It’s a cliché, but it’s true: pregnancy is a confusing, emotional time. Even in the best of circumstances, pregnancy is marked by uncertainty and—for many women—anxiety.

For women who are dependent on opioids while pregnant, fear and worry can become overwhelming. Although policymakers around the country are slowly learning about the efficacy of methadone and buprenorphine for opioid use disorder (OUD), many continue to base decisions on misinformation and stigma. For women who are pregnant while using these medications, the lack of education among policymakers, social workers, and judges can be especially worrying. Many women fear child services involvement after their children are born, and are concerned that they might lose temporary or permanent custody as a result of using opioid-based medications. Unfortunately, there is some merit to these concerns. But patients who use their medications as prescribed generally have less to fear than those who self-medicate or misuse substances during pregnancy.

Under federal guidelines called the “Children and Safe Families Act” (CAPTA), states are required to enact plans of safe care for infants identified as having been exposed to substances in utero. This includes timely and appropriate referrals to child services. State responses differ, which means some states and jurisdictions will open investigations on women who use opioid-based medications as prescribed. We don’t have the space to go into each state’s interpretation of CAPTA by detail. Instead, let’s take a look at the states where WorkIt Health currently operates: Michigan, California, and New Jersey.

Michigan

In Michigan, all mandated reporters are required to notify child protective services if they have reason to suspect a newborn has been exposed to illegal drugs or alcohol. Hospital staff and other mandated reporters are not required to report in utero exposure to prescribed medications, including methadone and buprenorphine—even if the baby experiences neonatal abstinence syndrome (NAS). Mandated reporters are required to file a report with child services if an infant tests positive for any non-prescribed controlled substances. 

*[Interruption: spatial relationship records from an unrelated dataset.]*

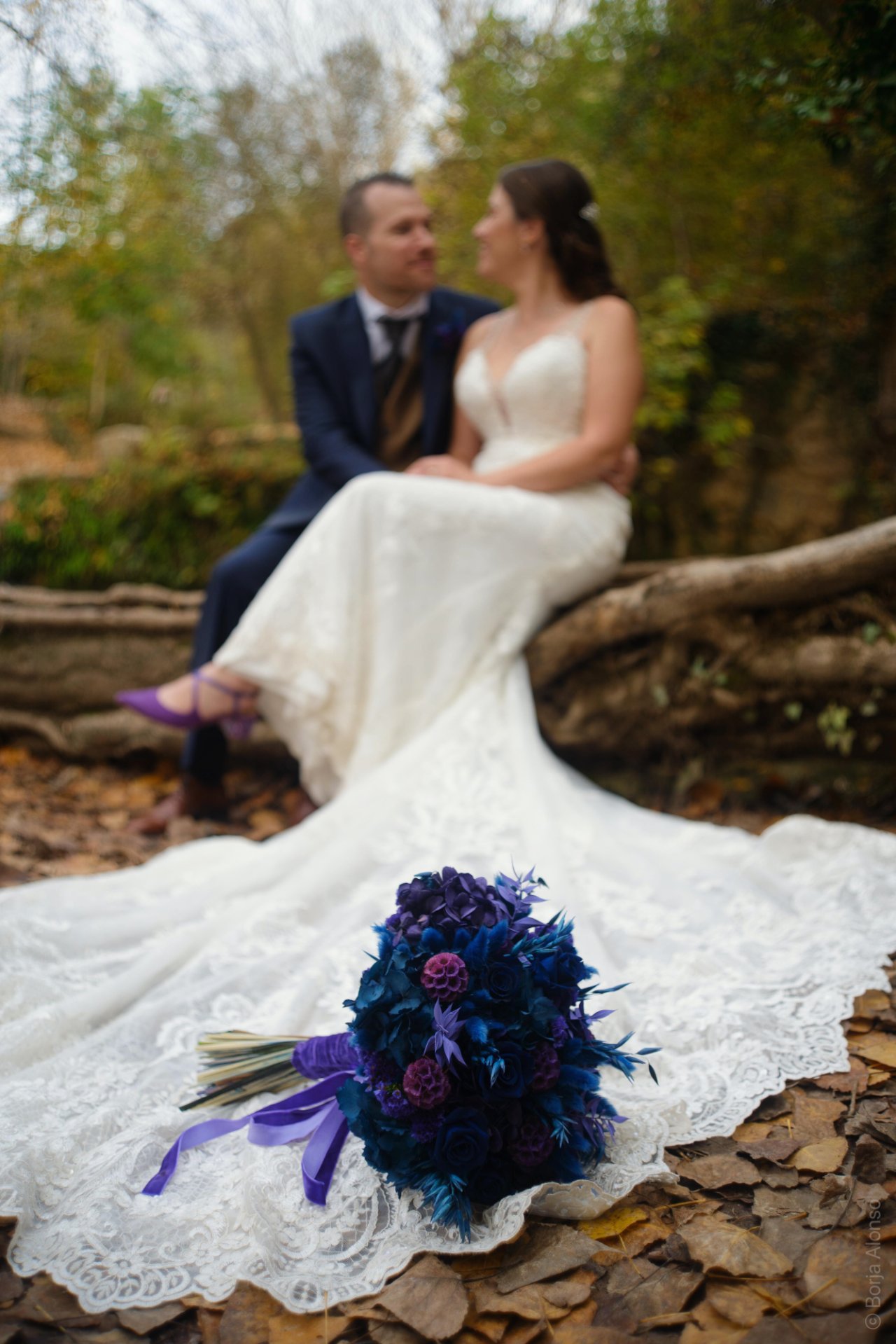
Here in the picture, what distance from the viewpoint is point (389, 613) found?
2986 millimetres

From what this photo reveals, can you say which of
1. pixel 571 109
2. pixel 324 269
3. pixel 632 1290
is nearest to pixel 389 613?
pixel 632 1290

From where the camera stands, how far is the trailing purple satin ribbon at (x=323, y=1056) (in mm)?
1558

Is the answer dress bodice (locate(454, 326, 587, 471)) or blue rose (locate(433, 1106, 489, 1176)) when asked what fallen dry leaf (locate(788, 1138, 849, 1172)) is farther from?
dress bodice (locate(454, 326, 587, 471))

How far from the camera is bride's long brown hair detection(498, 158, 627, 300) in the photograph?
3373 millimetres

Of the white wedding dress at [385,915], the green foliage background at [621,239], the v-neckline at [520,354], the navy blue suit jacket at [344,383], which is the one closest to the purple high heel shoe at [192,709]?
the white wedding dress at [385,915]

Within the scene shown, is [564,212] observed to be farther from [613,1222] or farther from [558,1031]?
[613,1222]

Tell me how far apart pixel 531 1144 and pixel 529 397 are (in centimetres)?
275

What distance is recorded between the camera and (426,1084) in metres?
1.25

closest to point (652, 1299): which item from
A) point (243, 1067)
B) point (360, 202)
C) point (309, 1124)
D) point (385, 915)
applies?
point (309, 1124)

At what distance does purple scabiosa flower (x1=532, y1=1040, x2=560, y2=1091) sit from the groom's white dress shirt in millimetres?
3215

Michigan reporting guidelines adopt a stigmatizing view of drug use while pregnant and parenting. They state that homes, where illegal substances are used, sold, manufactured, or distributed, are likely to have conditions of “criminality,” but don’t offer further explanation for what that means. Michigan also claims these homes are prone to unsecured weapons, violence, squalor, not meeting a child’s basic needs, and unsafe adults. Caseworkers are specifically advised to seek the assistance of law enforcement personnel in cases where parents are suspected of manufacturing or distributing methamphetamine, being in contact with carfentanil, or may be involved in butane-based extraction of marijuana hashish. 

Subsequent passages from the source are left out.